These are 2 example Awakenings to the Acanthus path

Ancient souls reborn, Acanthus may tear old burdens away with their Watchtower’s thorns — but new duties beckon, written into Time and Fate made visible in Arcadia’s thorns and monsters. Before Awakening a Witch thought she was powerless, shackled by family, the state, poverty, unconfronted sins, addictions — the iron-plated road of a predictable life, where pain answers any deviation.

Every Sleeper walks in lockstep with karma imposed by the Lie, but before they Awakened, Acanthus felt particularly confined. They yearned to escape the way we all do after the hundredth blow from a bully, or the thousandth day at a desk. We dream of a different way; they jump from predetermined roads, into the unknown.

Witches start by breaking patterns, rebelling against destiny with strange choices. He strays from his usual pub and takes a stranger home; he’s never been with another man. The nameless lover leaves a messy bed and a poem.

Behind glass and steel in another city, a woman’s laptop chimes with another task; her phone trembles reminders. She throws them both out an office window and walks away, obeying an impulse she can’t name. She doesn’t wait to be fired, and discards the box of possessions security hands her in the hallway.

They see the secret rhythms of their lives, and refuse to dance to the beat. When you don’t do what life expects of you, a stranger world reveals itself.
He takes his lover’s poem as a clue, and follows it to an unmapped forest.
She sells her condo to get by and moves back to her dead mother’s house, ramshackle and alone in the industrial barrens.

Nascent Witches find hidden glades and impossible rooms, stone circles and straw dolls.

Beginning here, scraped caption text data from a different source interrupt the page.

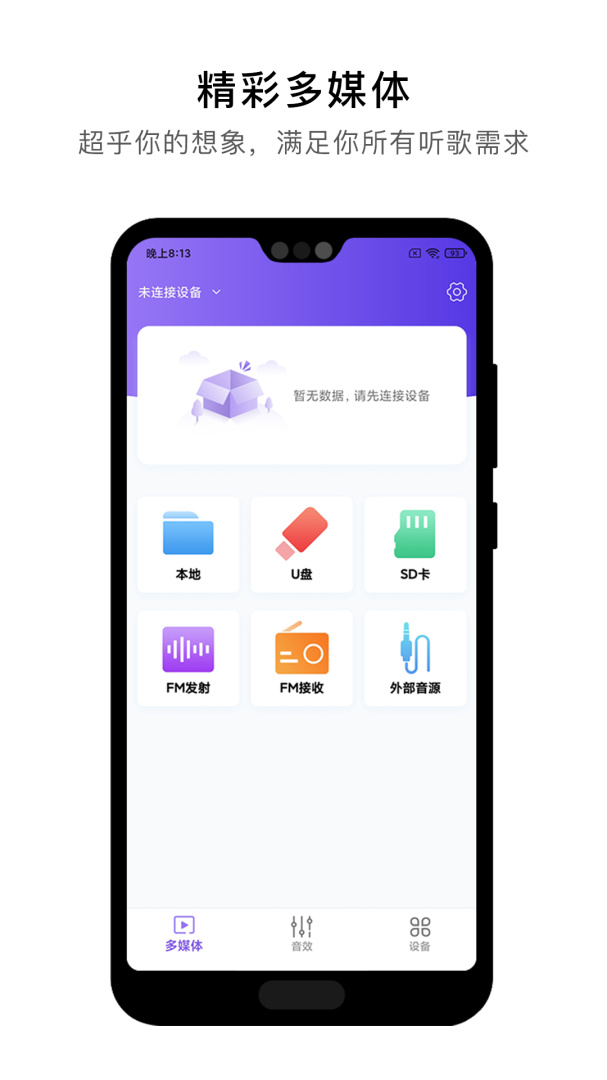 杰理之家 v1.12.0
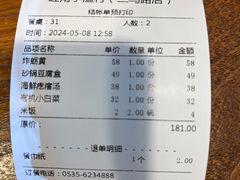 -旺角小渔村(二马路店)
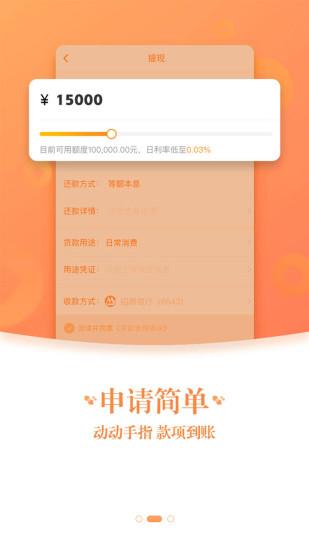 哈银消金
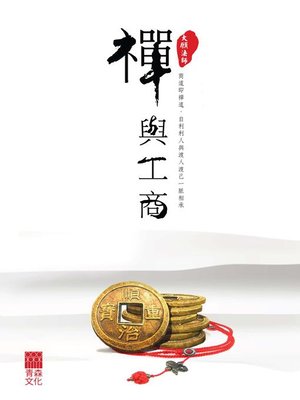 cover image of 禪與工商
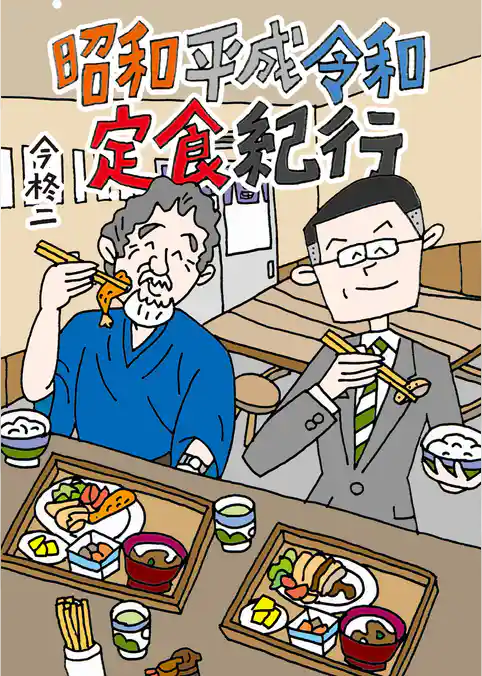 昭和平成令和定食紀行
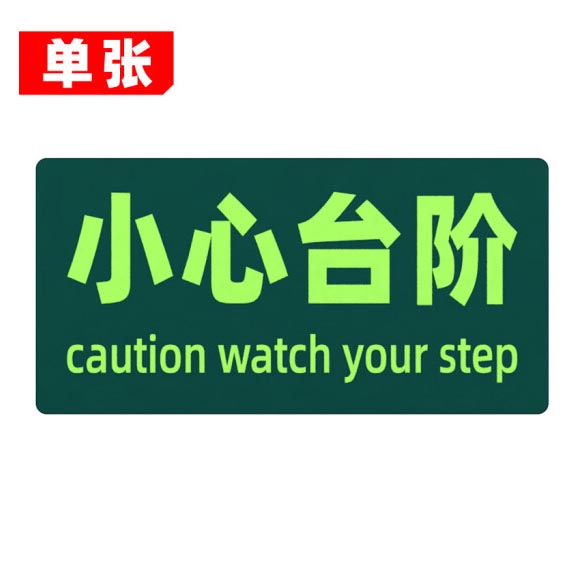 绿消地贴标识指示牌 夜光小心台阶 15cm*30cm 单张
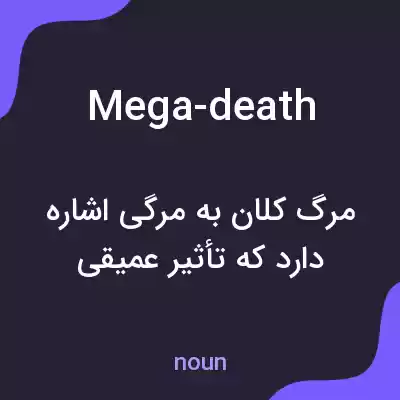 معنی mega-death به فارسی معنی mega-death به فارسی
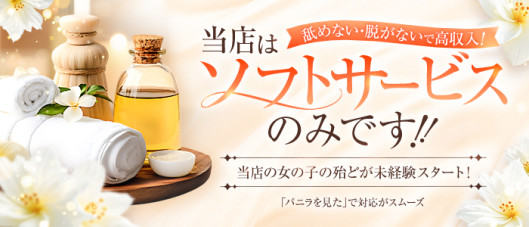 アロマリラックスリゾート太田店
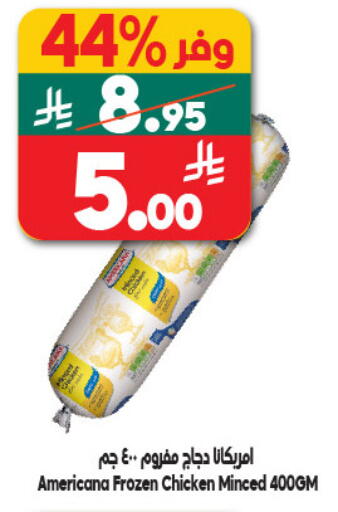 available at Dukan in KSA, Saudi Arabia, Saudi - Yanbu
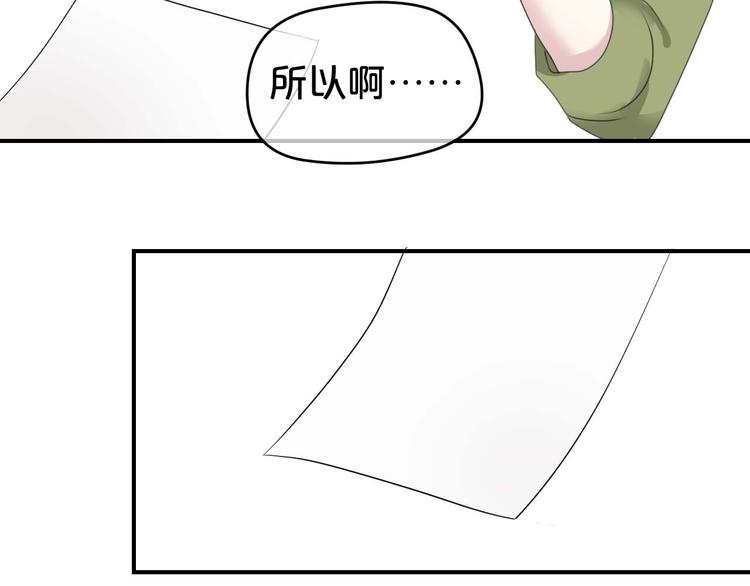 第71话 巨星出道史73
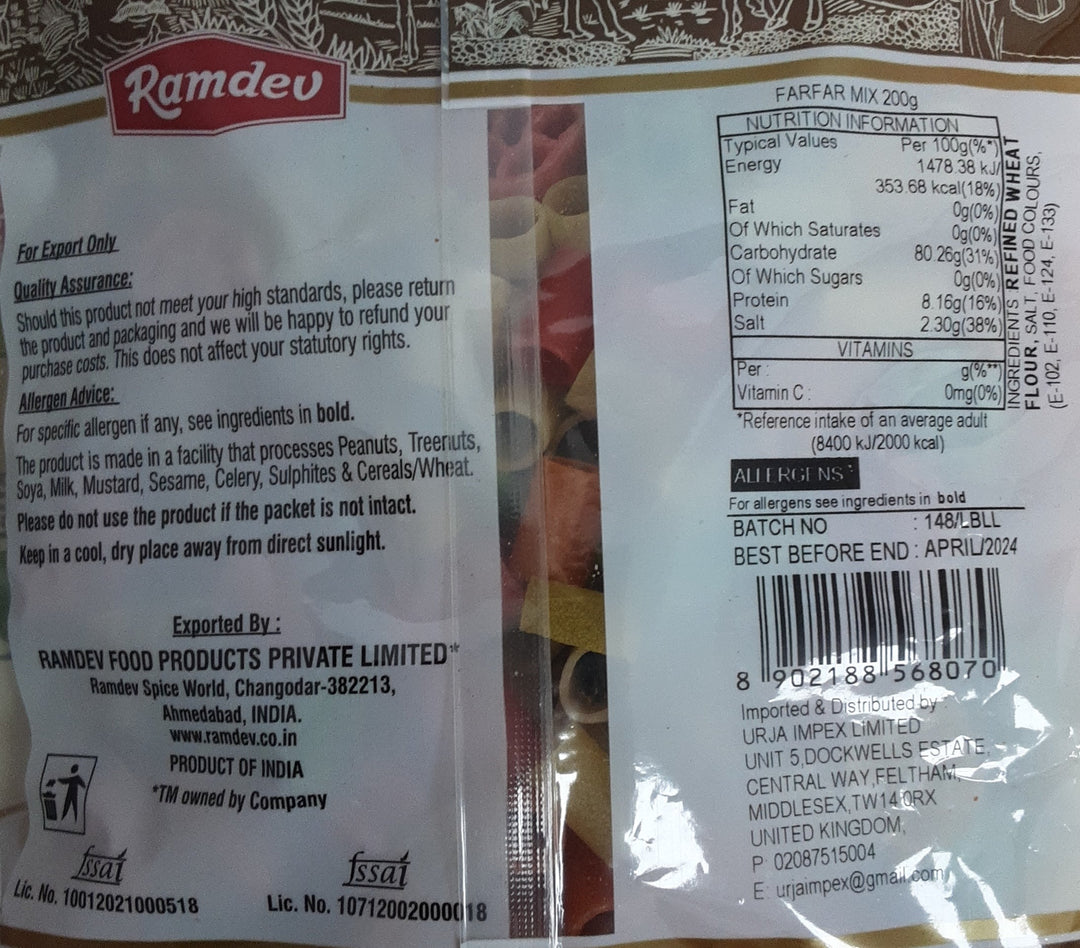 Ramdev Far Far Mix 200g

Strange places, then strangers. The lover doesn’t remember him. He doesn’t remember anything, and carries more poems, in his handwriting, stuffed into the pockets of an expensive coat. She knows squatters share the house, but she only sees a retreating boot or slamming door. Sometimes they leave her presents: money, fine food, and those strange straw dolls. Sometimes they leave bloody footprints.

These Mysteries could spin out for a lifetime, drowning failed Acanthus in the consequences of old lives rejected and new ones never fully lived. Unless they chase the truth they’ll either die alone, live ragged lives of fear and delusion, or penetrate the hidden world just enough to enslave themselves to its monsters.

The Watchtower of the Lunargent Thorn only opens to those who freely enter. You can never get to the thorns by running away. If they chase the first Mystery over the threshold — if they catch unseen strangers, or solve the amnesiac lover’s riddle — secret woods flower into endless, bramble-edged paths and the old house sprouts a thousand new dusty rooms.

Ancient mages wrote of a Watchtower dominated by twisted, vine-corrupted woods. Modern Awakened tear through hoarders’ houses and factories filled with rusty, collapsed equipment. Mist and smoke flow across it all. It’s unfinished business and unborn potential; a Witch shoves it aside to confront Arcadia.

Arcadia’s fairy lords are living forces of destiny. Don’t drink or eat what they offer. Don’t fall in love or lash out from hate, because you’ll trade your destiny for theirs. There are no trivial acts in the Watchtower of Fate and Time. His lover was once a fairy’s slave. What will he give up to win his memory back? Her house is a fairy citadel. If she accepts the crown, her invisible squatters reveal themselves as servants.

They’re never simple temptations with straightforward best answers, though some enslave a soul to the Fae, making them a bit worse than the rest. Nevertheless, every decision has consequences. He writes his lost love a poem, but gives him a new name: his own. As one person, they return to the world. She smashes the crown, and when the fairy house collapses, makes enemies of its former residents. She carves a new name on the last wall standing, denying her legacy in full.